What the exercise asks: In the data below, which lines hold the word "custom"? Copy them.

[Saved entries]
--*--

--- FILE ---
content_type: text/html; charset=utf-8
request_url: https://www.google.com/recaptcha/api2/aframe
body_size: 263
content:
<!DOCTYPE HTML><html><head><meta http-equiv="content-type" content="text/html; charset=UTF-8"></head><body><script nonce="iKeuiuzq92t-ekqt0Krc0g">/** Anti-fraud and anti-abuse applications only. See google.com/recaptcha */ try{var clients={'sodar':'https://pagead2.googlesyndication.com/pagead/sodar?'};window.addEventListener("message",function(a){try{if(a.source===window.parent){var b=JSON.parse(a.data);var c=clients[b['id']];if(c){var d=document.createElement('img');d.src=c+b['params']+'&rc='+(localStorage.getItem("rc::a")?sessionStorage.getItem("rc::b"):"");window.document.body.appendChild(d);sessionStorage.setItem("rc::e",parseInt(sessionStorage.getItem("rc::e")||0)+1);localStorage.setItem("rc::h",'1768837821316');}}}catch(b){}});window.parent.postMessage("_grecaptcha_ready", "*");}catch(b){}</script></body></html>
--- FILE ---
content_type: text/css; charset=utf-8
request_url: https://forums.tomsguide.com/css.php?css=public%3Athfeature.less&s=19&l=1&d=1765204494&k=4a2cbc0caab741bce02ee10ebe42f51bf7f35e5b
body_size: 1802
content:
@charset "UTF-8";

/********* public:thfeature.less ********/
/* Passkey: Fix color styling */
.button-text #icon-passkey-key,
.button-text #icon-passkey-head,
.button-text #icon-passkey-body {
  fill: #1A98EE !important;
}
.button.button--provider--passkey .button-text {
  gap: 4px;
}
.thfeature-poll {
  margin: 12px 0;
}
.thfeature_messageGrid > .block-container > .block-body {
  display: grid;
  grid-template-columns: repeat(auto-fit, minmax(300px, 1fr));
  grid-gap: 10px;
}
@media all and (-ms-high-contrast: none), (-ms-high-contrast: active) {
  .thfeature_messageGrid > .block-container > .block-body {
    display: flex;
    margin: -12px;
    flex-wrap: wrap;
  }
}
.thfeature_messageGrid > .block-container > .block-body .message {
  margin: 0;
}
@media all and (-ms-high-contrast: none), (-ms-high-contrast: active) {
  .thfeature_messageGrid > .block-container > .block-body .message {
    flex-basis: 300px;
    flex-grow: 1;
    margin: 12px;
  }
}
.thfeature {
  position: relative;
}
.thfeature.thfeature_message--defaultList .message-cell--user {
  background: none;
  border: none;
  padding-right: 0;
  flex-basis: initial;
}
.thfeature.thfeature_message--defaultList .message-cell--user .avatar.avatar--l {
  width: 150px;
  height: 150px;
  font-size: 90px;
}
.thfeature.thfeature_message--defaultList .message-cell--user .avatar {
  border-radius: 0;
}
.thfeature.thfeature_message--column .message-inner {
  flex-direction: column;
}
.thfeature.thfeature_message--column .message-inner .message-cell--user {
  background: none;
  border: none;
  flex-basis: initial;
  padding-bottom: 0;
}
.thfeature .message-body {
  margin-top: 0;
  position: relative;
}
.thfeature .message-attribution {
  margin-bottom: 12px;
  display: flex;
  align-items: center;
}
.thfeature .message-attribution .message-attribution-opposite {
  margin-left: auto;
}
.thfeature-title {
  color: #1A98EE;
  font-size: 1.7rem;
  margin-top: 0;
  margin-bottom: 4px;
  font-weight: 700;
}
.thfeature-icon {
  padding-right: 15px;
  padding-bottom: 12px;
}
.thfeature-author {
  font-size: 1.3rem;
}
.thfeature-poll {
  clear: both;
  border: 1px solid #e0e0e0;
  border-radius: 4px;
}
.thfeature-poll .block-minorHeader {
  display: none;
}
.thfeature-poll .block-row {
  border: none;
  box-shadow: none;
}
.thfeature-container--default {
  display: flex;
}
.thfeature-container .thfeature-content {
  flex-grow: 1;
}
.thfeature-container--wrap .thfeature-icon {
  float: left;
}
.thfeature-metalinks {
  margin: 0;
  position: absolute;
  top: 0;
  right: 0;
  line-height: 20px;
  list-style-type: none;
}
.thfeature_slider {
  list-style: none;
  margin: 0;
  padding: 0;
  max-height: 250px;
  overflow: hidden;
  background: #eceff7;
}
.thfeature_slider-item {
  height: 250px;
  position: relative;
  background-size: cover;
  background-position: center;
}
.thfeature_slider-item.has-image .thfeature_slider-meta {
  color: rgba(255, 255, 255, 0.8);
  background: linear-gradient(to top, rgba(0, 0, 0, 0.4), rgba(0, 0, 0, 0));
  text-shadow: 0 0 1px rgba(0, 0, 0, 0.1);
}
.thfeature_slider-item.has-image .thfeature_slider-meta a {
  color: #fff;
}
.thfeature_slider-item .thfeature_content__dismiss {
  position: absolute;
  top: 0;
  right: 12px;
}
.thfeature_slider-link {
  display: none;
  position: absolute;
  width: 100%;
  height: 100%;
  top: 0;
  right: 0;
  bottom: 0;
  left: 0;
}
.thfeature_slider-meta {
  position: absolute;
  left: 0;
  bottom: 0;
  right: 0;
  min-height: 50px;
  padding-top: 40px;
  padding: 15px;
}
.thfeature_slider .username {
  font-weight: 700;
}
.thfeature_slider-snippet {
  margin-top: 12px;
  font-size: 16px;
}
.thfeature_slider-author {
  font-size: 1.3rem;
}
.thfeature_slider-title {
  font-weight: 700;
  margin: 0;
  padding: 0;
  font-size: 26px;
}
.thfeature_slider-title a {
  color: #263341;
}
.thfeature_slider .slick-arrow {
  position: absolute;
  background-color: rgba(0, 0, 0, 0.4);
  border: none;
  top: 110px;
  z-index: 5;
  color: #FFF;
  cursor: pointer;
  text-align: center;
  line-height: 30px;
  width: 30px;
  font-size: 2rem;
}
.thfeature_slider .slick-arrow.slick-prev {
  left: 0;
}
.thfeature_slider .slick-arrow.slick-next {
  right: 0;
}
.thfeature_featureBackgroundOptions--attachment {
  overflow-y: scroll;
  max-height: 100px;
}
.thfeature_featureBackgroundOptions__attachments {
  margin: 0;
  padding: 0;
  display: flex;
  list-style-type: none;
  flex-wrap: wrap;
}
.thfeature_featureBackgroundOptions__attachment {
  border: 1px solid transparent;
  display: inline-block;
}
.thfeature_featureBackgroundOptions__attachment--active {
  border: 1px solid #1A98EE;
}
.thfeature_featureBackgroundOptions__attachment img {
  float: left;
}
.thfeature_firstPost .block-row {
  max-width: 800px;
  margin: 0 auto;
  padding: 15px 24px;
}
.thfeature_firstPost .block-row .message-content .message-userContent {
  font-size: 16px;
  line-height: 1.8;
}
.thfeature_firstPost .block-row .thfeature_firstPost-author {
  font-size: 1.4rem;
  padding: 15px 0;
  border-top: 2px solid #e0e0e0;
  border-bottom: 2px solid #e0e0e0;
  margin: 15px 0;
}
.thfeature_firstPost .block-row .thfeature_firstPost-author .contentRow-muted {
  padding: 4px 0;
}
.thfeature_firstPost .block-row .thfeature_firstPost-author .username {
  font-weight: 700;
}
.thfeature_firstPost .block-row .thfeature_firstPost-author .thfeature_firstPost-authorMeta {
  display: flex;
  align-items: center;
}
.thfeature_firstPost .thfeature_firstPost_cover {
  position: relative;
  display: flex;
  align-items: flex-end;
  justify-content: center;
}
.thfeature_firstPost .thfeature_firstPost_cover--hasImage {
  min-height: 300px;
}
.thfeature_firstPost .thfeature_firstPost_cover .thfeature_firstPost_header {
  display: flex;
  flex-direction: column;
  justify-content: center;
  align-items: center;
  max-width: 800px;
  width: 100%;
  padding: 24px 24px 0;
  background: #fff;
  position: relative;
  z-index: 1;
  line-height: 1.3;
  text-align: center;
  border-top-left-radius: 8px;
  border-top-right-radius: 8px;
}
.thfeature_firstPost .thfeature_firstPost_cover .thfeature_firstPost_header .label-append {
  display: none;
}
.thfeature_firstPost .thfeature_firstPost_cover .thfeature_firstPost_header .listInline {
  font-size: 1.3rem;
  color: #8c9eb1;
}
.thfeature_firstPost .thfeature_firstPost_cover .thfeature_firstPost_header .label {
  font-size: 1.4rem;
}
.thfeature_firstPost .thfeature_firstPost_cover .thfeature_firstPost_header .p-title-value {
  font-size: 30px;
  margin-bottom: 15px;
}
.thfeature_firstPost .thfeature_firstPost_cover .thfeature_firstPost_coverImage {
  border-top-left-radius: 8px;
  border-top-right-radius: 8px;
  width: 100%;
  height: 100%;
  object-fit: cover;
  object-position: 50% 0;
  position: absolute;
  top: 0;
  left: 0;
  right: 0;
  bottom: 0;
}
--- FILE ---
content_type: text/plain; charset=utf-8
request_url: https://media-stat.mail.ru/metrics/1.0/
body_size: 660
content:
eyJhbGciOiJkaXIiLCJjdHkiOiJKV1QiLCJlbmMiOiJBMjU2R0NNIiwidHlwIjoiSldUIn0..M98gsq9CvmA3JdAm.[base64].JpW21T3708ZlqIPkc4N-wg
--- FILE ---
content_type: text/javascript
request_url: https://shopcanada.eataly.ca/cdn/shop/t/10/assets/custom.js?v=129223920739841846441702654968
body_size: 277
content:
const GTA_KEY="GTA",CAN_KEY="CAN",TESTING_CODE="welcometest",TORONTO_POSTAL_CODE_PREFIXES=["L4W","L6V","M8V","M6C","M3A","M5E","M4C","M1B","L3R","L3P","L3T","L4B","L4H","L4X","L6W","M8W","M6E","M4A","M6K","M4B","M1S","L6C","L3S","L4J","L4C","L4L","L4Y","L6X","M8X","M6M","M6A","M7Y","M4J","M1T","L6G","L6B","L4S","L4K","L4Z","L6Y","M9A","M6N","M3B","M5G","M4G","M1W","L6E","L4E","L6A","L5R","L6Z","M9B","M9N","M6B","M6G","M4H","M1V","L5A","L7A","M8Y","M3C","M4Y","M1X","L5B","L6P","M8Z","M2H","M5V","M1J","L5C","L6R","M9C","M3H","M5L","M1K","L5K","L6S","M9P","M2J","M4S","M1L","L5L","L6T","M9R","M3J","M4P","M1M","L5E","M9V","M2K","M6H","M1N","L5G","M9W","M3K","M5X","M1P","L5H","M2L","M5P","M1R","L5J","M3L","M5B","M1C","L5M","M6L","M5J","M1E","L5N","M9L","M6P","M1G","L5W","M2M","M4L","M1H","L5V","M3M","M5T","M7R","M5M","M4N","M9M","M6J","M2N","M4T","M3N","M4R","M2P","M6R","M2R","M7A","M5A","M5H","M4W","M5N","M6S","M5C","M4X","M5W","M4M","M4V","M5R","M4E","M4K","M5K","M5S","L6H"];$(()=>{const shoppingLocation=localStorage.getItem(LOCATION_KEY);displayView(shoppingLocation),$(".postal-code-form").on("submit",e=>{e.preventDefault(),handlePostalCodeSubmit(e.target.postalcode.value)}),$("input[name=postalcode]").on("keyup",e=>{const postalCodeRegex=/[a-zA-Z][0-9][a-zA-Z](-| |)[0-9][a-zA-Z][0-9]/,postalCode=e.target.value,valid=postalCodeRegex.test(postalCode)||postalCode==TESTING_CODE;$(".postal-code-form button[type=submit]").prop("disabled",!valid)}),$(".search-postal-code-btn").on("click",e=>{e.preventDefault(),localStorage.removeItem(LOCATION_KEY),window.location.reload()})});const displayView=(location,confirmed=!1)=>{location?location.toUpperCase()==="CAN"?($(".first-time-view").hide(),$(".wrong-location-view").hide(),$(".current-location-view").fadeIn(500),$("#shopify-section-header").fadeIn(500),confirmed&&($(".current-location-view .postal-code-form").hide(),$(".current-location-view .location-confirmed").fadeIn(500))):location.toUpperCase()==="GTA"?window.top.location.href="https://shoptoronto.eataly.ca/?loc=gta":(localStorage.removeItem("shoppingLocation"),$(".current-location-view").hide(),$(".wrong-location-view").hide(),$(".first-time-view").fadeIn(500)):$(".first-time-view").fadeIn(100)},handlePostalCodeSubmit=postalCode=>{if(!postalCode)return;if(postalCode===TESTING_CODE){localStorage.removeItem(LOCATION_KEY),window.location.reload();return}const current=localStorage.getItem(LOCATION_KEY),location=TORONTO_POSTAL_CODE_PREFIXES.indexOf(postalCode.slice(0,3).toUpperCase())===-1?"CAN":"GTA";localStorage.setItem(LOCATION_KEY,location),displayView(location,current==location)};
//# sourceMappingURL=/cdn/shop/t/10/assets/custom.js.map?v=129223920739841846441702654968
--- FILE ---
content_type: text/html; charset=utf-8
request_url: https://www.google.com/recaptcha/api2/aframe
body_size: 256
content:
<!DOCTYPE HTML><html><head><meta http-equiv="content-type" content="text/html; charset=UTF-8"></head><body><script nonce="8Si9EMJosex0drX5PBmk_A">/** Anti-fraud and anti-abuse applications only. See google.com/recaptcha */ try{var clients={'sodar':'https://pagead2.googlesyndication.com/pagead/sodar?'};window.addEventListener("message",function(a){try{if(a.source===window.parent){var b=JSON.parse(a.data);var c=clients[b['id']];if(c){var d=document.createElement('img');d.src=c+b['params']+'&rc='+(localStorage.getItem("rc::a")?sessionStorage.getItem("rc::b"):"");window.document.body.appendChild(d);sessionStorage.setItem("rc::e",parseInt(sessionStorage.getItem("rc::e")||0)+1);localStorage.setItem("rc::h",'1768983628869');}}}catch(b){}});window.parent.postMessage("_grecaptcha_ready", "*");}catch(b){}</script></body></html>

--*--

Result below:
request_url: https://shopcanada.eataly.ca/cdn/shop/t/10/assets/custom.js?v=129223920739841846441702654968
//# sourceMappingURL=/cdn/shop/t/10/assets/custom.js.map?v=129223920739841846441702654968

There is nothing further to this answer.